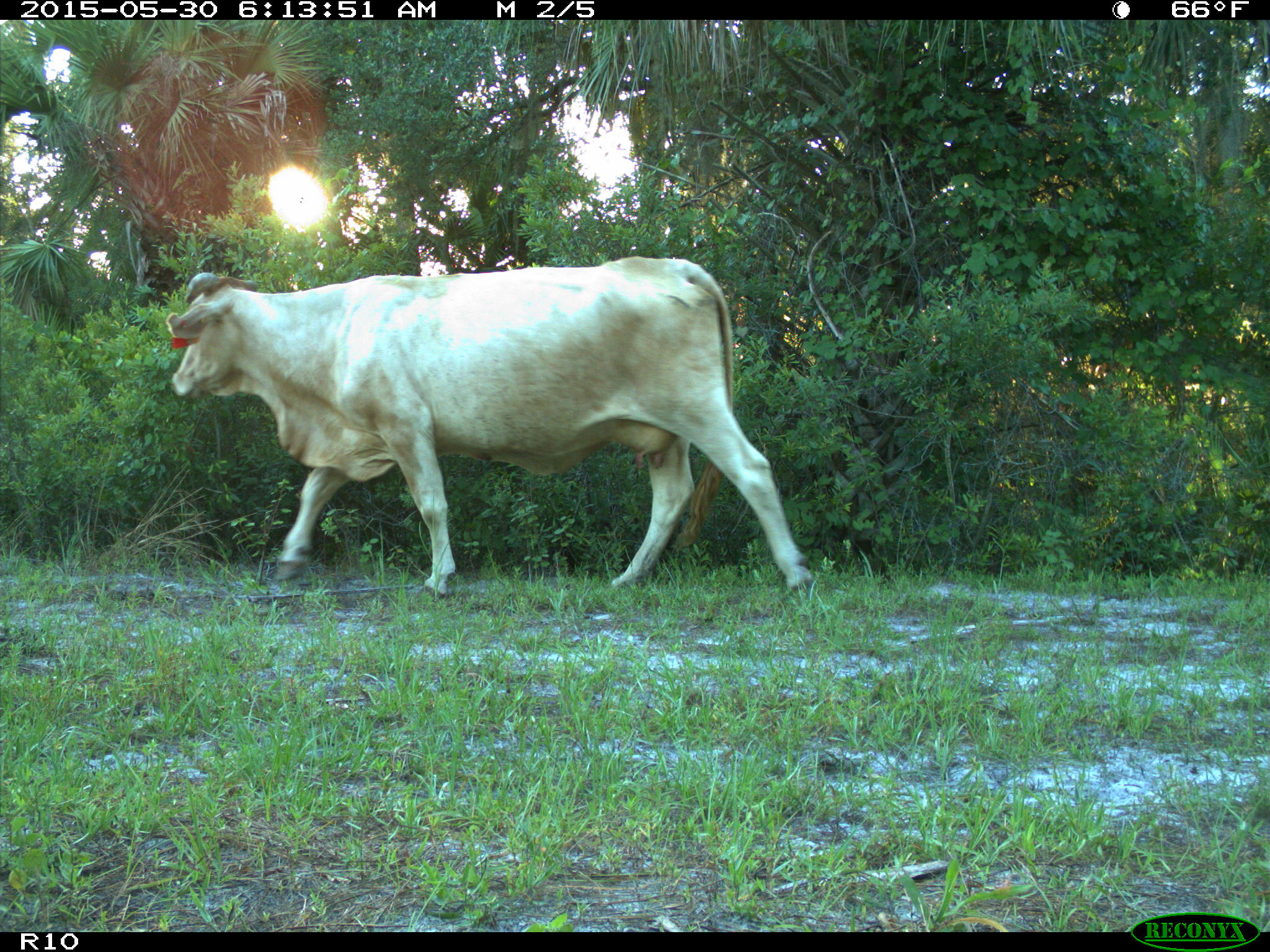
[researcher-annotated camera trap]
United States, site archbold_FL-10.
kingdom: Animalia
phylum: Chordata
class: Mammalia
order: Artiodactyla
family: Bovidae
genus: Bos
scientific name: Bos taurus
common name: domestic cow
Bos taurus (domestic cow).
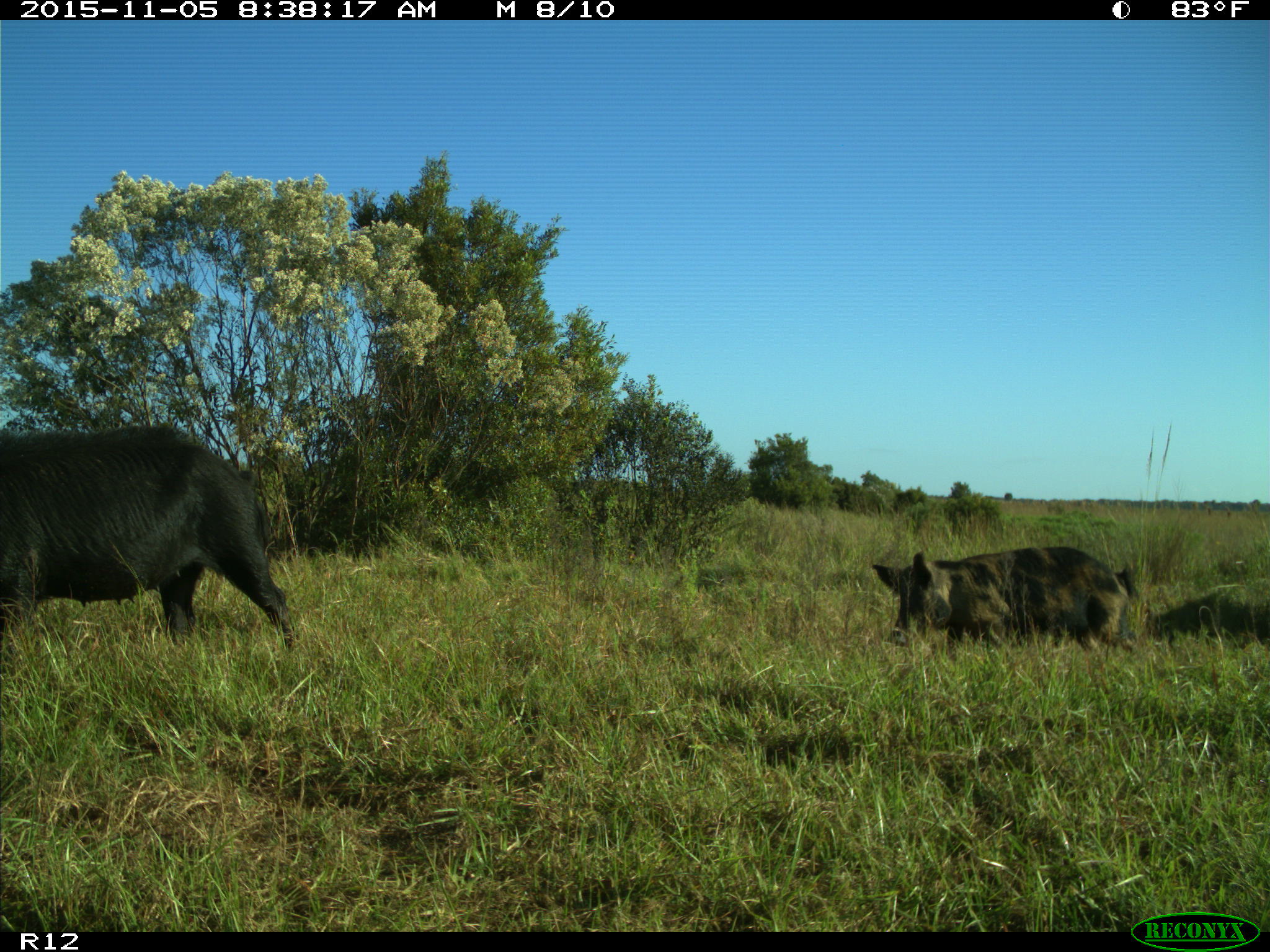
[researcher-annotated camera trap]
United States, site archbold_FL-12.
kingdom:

== == ==

# Problem description
Return all lines of the material that have "United" in them.

# Result
United States, site archbold_FL-10.
United States, site archbold_FL-12.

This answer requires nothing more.